## Reading HTML with handles of US Senators

This notebook aims to gather the Twitter handles of all U.S. Senators, which will then be incorporated into a dataframe. Subsequently, the handles will be utilized to fetch the corresponding user_ids, as it is the user_id, not the username, that is essential for extracting tweets from each user's timeline.

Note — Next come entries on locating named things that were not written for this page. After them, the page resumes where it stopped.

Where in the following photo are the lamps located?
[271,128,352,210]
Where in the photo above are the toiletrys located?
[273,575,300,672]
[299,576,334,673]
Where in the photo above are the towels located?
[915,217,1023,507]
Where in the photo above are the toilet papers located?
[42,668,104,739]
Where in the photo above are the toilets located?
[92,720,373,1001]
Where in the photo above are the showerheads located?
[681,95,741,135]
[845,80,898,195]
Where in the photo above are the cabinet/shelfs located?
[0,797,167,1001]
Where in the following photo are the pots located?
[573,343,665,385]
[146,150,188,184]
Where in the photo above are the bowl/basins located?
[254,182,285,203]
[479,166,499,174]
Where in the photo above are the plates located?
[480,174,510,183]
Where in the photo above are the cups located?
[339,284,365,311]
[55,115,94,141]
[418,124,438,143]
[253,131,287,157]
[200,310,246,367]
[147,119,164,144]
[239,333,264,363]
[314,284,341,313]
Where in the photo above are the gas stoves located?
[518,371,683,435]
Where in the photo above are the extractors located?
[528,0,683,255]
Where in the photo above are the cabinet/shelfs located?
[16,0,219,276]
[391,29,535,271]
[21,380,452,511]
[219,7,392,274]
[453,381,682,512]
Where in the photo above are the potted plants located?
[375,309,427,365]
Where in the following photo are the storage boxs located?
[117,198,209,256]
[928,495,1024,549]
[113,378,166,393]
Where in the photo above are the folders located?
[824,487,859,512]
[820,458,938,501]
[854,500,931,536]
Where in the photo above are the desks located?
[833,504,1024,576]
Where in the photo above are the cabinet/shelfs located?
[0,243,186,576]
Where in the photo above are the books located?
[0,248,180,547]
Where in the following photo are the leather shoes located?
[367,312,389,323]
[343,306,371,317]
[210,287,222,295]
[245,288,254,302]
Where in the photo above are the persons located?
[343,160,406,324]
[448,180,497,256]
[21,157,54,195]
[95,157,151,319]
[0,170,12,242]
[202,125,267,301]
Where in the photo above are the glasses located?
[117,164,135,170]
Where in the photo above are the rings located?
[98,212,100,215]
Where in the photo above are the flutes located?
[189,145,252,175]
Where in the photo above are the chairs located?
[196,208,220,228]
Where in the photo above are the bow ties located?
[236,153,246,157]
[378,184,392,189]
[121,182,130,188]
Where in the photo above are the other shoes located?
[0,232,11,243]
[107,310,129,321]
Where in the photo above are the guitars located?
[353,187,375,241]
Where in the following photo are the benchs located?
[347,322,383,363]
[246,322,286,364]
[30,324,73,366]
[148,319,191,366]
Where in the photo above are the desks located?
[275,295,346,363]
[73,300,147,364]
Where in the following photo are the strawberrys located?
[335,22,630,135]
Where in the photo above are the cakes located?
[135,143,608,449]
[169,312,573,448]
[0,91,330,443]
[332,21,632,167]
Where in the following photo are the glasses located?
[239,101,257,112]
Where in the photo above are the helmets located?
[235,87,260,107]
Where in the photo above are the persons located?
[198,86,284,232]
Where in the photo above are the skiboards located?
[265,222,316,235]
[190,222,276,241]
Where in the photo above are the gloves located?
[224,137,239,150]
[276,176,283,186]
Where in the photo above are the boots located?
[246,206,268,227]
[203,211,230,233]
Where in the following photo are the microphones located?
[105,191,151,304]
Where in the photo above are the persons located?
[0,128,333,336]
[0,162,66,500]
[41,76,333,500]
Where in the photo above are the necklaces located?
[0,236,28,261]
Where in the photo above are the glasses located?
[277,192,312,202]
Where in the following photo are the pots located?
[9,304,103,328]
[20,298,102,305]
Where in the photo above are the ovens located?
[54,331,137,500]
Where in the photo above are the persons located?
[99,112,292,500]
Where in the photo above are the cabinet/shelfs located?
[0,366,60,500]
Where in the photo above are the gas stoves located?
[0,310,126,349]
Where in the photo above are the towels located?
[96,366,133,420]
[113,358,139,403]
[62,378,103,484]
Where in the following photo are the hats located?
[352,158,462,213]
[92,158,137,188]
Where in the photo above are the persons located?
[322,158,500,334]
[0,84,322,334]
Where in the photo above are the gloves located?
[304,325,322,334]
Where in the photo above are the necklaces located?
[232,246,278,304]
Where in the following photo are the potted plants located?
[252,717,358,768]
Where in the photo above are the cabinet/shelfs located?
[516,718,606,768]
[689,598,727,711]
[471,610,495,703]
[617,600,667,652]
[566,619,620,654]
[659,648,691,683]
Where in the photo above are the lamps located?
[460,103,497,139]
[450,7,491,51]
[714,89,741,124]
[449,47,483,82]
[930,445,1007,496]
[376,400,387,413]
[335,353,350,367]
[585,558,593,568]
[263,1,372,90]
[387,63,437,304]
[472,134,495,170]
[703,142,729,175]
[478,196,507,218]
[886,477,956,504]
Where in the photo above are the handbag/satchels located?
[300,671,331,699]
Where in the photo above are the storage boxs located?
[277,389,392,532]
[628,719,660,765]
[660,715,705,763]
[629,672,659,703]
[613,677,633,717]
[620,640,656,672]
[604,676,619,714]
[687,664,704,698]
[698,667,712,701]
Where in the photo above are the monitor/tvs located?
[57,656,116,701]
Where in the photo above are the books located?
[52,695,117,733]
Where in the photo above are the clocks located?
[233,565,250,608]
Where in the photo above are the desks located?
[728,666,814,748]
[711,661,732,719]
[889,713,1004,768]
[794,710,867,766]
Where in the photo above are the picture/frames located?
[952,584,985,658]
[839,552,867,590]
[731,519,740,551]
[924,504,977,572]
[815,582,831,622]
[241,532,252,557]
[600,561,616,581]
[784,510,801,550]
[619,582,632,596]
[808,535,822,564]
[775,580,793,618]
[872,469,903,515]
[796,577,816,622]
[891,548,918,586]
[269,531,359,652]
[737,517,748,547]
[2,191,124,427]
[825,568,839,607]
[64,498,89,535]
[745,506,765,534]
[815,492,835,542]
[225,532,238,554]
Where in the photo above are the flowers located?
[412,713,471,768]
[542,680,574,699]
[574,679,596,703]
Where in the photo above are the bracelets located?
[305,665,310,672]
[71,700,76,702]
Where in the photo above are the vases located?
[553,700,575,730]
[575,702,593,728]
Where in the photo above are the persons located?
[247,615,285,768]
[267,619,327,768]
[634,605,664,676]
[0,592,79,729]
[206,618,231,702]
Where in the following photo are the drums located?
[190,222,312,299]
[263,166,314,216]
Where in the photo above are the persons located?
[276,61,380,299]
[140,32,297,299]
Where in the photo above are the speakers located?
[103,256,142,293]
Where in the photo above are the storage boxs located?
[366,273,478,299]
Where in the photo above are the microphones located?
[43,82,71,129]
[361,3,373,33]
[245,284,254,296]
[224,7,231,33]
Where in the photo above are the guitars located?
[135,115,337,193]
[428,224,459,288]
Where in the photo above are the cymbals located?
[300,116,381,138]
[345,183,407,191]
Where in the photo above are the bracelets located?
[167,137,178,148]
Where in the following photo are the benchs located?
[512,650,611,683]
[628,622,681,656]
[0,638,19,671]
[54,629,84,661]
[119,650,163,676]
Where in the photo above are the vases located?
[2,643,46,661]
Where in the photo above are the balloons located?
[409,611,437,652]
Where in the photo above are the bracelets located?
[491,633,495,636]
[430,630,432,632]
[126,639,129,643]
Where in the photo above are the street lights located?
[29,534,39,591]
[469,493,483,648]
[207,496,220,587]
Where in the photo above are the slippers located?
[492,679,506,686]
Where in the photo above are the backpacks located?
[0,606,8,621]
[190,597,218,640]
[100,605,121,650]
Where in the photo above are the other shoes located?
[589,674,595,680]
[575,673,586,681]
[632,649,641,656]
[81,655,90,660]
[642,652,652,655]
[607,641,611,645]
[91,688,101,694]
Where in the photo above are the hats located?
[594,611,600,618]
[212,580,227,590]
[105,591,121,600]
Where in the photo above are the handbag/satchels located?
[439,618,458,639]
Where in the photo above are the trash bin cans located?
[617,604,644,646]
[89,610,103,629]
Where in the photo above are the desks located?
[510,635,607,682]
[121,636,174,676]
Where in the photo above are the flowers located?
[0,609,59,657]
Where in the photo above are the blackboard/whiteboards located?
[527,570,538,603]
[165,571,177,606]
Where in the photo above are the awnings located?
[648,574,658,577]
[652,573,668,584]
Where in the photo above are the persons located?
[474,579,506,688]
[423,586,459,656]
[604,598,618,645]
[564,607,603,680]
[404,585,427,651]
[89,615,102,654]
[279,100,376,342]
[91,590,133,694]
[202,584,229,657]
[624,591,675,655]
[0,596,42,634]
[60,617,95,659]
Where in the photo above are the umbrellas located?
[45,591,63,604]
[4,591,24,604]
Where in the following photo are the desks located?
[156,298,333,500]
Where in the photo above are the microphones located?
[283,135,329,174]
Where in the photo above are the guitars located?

Upon creating a dataset containing the user_ids of each Senator, our primary objective is to extract tweets from their respective accounts and reconstruct the Republican vs. Democrat dataset.

In [1]:
#import library
import pandas as pd

In [2]:
# read this webpage with handles from senators
members = pd.read_html("https://pressgallery.house.gov/member-data/members-official-twitter-handles")

In [3]:
# revise type of variable created
type(members)

list

Since it's a list, it is going to be complicated to deal with. We will have to convert into a DataFrame.

1.Save sublists into variables

In [4]:
# Saving each sublist (which represent a column) into a variable
member_name = members[0][0]
member_lastname =members[0][1]
member_handle =members[0][2]
member_party = members[0][4]

2. Create a dictionary with variables as values of each columns 

In [5]:
memb_dict = {'firstname' : member_name, 'last_name' : member_lastname, 'handle': member_handle, 'party': member_party}

3. Convert the dictionary into a DataFrame

In [6]:
members_data = pd.DataFrame(memb_dict)
members_data.head()

Unnamed: 0,firstname,last_name,handle,party
0,Last Updated:,1/22/2024,Subscribe to List: https://twitter.com/i/lists...,Subscribe to List: https://twitter.com/i/lists...
1,This list is updated as new handles are availa...,This list is updated as new handles are availa...,This list is updated as new handles are availa...,This list is updated as new handles are availa...
2,FirstName,LastName,Twitter Handle,Party
3,Alma,Adams,@RepAdams,D
4,Robert,Aderholt,@Robert_Aderholt,R


4. Clean the members_data2 dataframe since it has an erroneous row

In [7]:
# Delete the first row wich is an error
members_data2 = members_data.loc[3::,]

In [26]:
# Remove '@' from the 'handle' column
members_data2['handle'] = members_data2['handle'].str.lstrip('@')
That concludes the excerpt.